▶ **PROBLEM STATEMENT**:
Will you output all of the data below exactly, omitting the images?

** Begin MATERIAL FOR THE TASK **

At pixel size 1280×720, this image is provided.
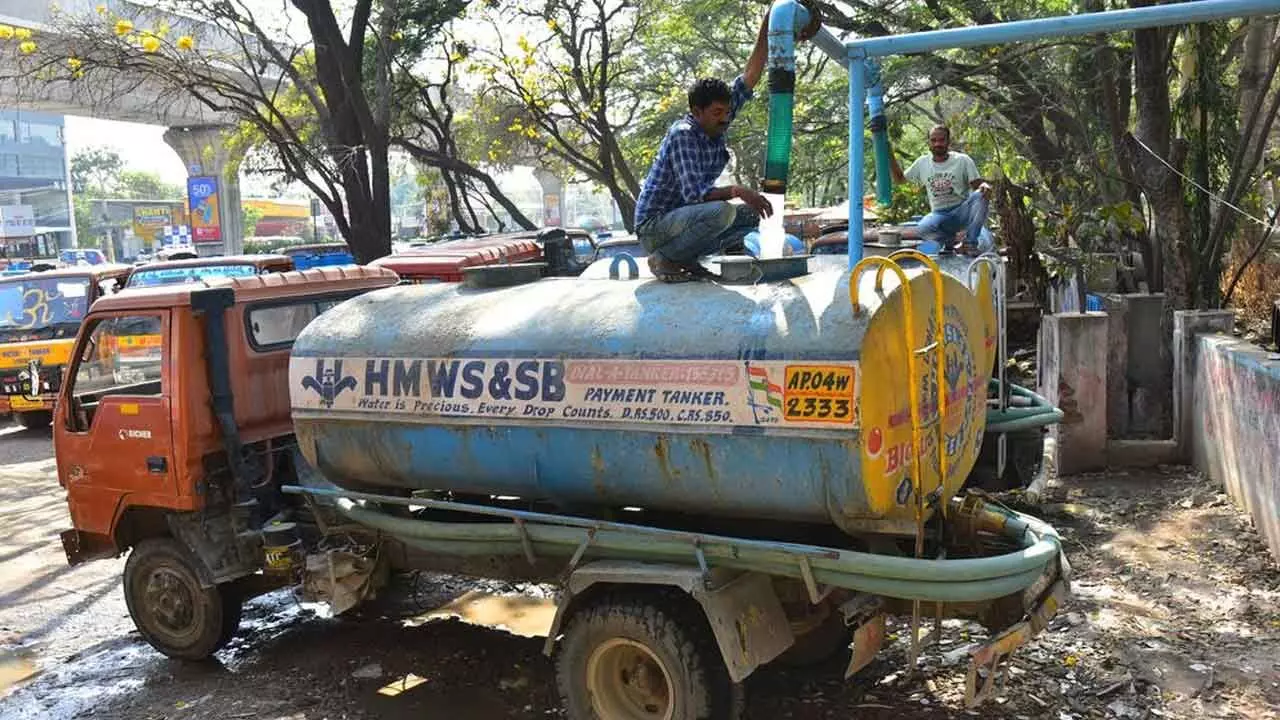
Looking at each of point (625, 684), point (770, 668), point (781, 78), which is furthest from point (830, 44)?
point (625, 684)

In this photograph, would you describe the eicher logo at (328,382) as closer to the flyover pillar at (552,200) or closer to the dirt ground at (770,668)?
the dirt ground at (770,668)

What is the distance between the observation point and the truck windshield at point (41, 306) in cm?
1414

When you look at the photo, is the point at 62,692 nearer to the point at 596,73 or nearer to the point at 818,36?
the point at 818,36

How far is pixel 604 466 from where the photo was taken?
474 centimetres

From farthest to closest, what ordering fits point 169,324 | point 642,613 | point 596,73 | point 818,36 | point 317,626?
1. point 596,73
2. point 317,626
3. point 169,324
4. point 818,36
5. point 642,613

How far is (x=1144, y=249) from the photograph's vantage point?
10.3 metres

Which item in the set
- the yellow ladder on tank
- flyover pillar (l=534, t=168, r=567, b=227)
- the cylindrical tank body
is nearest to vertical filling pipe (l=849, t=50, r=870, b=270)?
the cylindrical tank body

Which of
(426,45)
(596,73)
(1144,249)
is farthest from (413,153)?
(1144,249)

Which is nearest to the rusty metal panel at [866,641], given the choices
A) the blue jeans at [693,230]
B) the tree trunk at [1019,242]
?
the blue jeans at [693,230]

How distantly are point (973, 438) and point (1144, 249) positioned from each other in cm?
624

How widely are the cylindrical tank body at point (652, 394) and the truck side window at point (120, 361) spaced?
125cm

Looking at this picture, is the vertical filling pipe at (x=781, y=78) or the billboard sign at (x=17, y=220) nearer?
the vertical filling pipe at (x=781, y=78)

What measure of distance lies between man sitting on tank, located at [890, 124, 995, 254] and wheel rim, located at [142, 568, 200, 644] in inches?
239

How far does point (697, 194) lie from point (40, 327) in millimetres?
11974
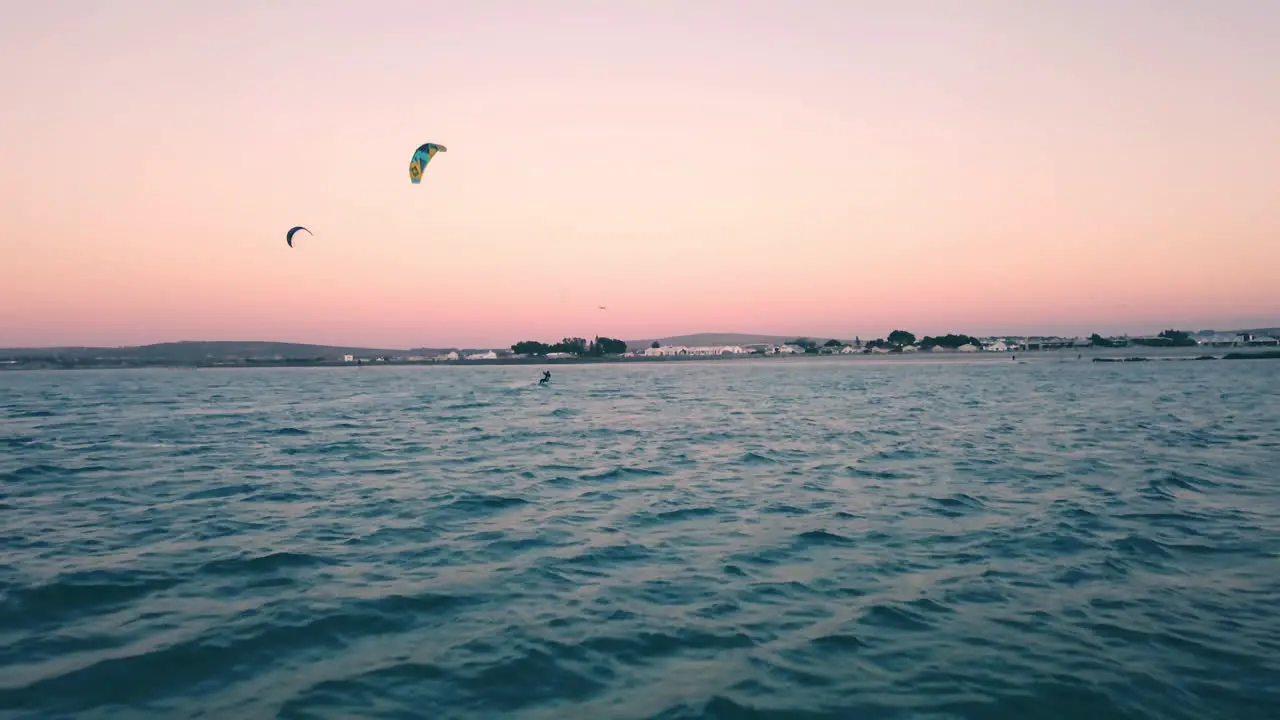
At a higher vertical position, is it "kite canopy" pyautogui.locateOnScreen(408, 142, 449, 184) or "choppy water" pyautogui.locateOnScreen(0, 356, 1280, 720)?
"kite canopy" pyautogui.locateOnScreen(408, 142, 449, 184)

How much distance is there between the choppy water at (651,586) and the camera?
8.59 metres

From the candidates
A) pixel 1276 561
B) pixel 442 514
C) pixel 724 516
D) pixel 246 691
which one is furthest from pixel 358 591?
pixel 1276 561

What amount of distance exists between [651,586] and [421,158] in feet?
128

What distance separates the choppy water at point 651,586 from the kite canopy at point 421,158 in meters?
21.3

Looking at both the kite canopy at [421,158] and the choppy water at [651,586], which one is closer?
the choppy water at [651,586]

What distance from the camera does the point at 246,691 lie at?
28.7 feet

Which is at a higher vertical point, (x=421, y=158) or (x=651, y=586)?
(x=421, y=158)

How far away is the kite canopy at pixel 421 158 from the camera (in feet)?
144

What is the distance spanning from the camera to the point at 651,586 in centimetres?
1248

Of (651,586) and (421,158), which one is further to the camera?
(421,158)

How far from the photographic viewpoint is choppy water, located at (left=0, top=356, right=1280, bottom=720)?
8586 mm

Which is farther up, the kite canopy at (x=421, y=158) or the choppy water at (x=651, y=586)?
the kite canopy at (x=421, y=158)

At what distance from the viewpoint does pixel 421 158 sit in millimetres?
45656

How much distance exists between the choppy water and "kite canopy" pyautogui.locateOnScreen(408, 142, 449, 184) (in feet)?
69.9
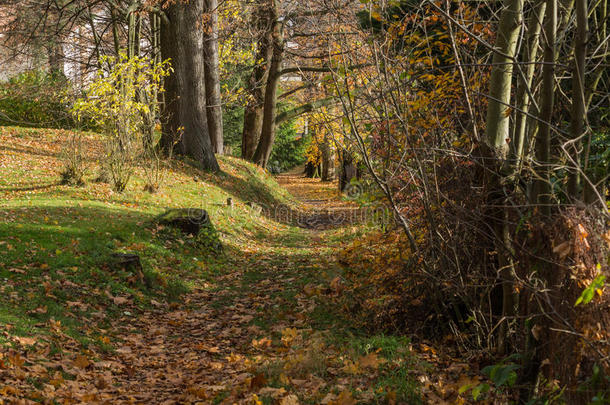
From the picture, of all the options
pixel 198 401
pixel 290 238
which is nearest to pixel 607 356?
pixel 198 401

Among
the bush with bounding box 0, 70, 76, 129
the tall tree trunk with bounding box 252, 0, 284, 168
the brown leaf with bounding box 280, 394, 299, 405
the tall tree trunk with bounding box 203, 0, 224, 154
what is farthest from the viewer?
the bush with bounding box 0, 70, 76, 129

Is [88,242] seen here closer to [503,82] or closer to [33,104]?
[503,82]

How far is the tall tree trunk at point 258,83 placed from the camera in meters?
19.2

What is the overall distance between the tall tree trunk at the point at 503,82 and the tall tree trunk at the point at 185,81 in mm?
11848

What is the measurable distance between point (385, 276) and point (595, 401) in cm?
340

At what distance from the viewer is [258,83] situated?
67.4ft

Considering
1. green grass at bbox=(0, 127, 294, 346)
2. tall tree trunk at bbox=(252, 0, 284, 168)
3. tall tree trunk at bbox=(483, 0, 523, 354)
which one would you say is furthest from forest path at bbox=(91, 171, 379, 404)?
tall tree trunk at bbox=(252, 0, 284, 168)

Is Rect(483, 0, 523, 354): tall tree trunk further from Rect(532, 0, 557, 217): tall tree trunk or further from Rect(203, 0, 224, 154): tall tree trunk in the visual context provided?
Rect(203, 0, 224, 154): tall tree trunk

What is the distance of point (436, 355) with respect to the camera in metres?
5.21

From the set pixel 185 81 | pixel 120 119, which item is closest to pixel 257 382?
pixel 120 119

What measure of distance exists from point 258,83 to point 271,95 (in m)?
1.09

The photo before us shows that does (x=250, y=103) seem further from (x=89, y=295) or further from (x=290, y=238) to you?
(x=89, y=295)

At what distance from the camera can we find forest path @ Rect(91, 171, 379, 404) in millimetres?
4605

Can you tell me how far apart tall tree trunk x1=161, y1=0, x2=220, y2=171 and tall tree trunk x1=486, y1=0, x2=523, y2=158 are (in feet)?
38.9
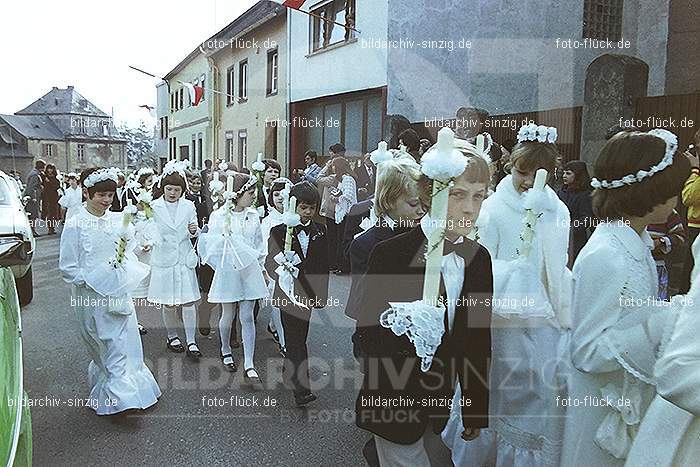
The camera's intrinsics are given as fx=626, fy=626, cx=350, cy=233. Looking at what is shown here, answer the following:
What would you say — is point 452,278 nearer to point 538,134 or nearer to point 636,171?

** End MATERIAL FOR THE TASK **

▶ **OUTPUT OF THE TASK**:
At pixel size 1280×720, this image is provided.
Looking at each of point (625, 684), point (770, 668), point (781, 78), which is furthest from point (830, 44)?
point (625, 684)

In this photograph, would you describe the eicher logo at (328,382) as closer to the flyover pillar at (552,200) or closer to the dirt ground at (770,668)?
the dirt ground at (770,668)

What is the distance between the observation point and the truck windshield at point (41, 306) in cm?
1414

When you look at the photo, is the point at 62,692 nearer to the point at 596,73 or nearer to the point at 818,36?
the point at 818,36

How far is pixel 604 466 from where the photo was taken?
474 centimetres

From farthest to closest, what ordering fits point 169,324 | point 642,613 | point 596,73 | point 818,36 | point 317,626?
1. point 596,73
2. point 317,626
3. point 169,324
4. point 818,36
5. point 642,613

How far is (x=1144, y=249) from the photograph's vantage point?
10.3 metres

Which item in the set
- the yellow ladder on tank
- flyover pillar (l=534, t=168, r=567, b=227)
- the cylindrical tank body
is nearest to vertical filling pipe (l=849, t=50, r=870, b=270)?
the cylindrical tank body

Which of
(426,45)
(596,73)
(1144,249)
is farthest from (413,153)?
(1144,249)

Which is nearest to the rusty metal panel at [866,641], given the choices
A) the blue jeans at [693,230]
B) the tree trunk at [1019,242]
?
the blue jeans at [693,230]

How distantly are point (973, 438) and point (1144, 249) positioned from each other in cm?
624

How widely are the cylindrical tank body at point (652, 394) and the truck side window at point (120, 361) spaced?
125cm

Looking at this picture, is the vertical filling pipe at (x=781, y=78) or the billboard sign at (x=17, y=220) nearer?
the vertical filling pipe at (x=781, y=78)

What measure of distance lies between man sitting on tank, located at [890, 124, 995, 254] and wheel rim, located at [142, 568, 200, 644] in inches?
239

How far does point (697, 194) lie from point (40, 327) in millimetres?
11974
At a higher vertical position, is it "kite canopy" pyautogui.locateOnScreen(408, 142, 449, 184) or "choppy water" pyautogui.locateOnScreen(0, 356, 1280, 720)?
"kite canopy" pyautogui.locateOnScreen(408, 142, 449, 184)

How much distance is there between the choppy water at (651,586) and the camera?
8.59 metres

From the candidates
A) pixel 1276 561
B) pixel 442 514
C) pixel 724 516
D) pixel 246 691
which one is furthest from pixel 358 591?
pixel 1276 561

What amount of distance exists between [651,586] and [421,158] in feet?
128

What distance separates the choppy water at point 651,586 from the kite canopy at point 421,158 in meters?
21.3

Looking at both the kite canopy at [421,158] and the choppy water at [651,586], which one is closer?
the choppy water at [651,586]

What distance from the camera does the point at 246,691 lie at?
28.7 feet

Which is at a higher vertical point, (x=421, y=158) or (x=651, y=586)?
(x=421, y=158)

How far away is the kite canopy at pixel 421 158 from the camera (in feet)?
144

What is the distance spanning from the camera to the point at 651,586 in centimetres?
1248

Of (651,586) and (421,158), which one is further to the camera?
(421,158)

How far from the photographic viewpoint is choppy water, located at (left=0, top=356, right=1280, bottom=720)?
8586 mm

Which is farther up, the kite canopy at (x=421, y=158) or the choppy water at (x=651, y=586)?
the kite canopy at (x=421, y=158)

At what distance from the viewpoint does pixel 421 158 sit in millimetres?
45656

How much distance exists between the choppy water and "kite canopy" pyautogui.locateOnScreen(408, 142, 449, 184) (in feet)?
69.9
From the picture, of all the options
pixel 198 401
pixel 290 238
which is nearest to pixel 607 356?
pixel 198 401

Among
the bush with bounding box 0, 70, 76, 129
the tall tree trunk with bounding box 252, 0, 284, 168
the brown leaf with bounding box 280, 394, 299, 405
the tall tree trunk with bounding box 203, 0, 224, 154
what is farthest from the viewer?
the bush with bounding box 0, 70, 76, 129

Is [88,242] seen here closer to [503,82] or closer to [33,104]?
[503,82]

How far is the tall tree trunk at point 258,83 placed from the camera in meters?
19.2

What is the overall distance between the tall tree trunk at the point at 503,82 and the tall tree trunk at the point at 185,81 in mm?
11848

What is the measurable distance between point (385, 276) and point (595, 401) in cm?
340

At what distance from the viewer is [258,83] situated?
67.4ft

Considering
1. green grass at bbox=(0, 127, 294, 346)
2. tall tree trunk at bbox=(252, 0, 284, 168)
3. tall tree trunk at bbox=(483, 0, 523, 354)
which one would you say is furthest from forest path at bbox=(91, 171, 379, 404)?
tall tree trunk at bbox=(252, 0, 284, 168)

Is Rect(483, 0, 523, 354): tall tree trunk further from Rect(532, 0, 557, 217): tall tree trunk or further from Rect(203, 0, 224, 154): tall tree trunk in the visual context provided?
Rect(203, 0, 224, 154): tall tree trunk

What is the distance of point (436, 355) with respect to the camera in metres?
5.21

From the set pixel 185 81 | pixel 120 119, which item is closest to pixel 257 382?
pixel 120 119

What measure of distance exists from point 258,83 to point 271,95 (in m)?
1.09

The photo before us shows that does (x=250, y=103) seem further from (x=89, y=295) or further from (x=290, y=238) to you?
(x=89, y=295)

At what distance from the camera can we find forest path @ Rect(91, 171, 379, 404) in millimetres?
4605

Can you tell me how far apart tall tree trunk x1=161, y1=0, x2=220, y2=171 and tall tree trunk x1=486, y1=0, x2=523, y2=158 are (in feet)?
38.9
The camera's intrinsics are given as fx=626, fy=626, cx=350, cy=233. Looking at what is shown here, answer the following:
What would you say — is point 452,278 nearer to point 538,134 or nearer to point 636,171?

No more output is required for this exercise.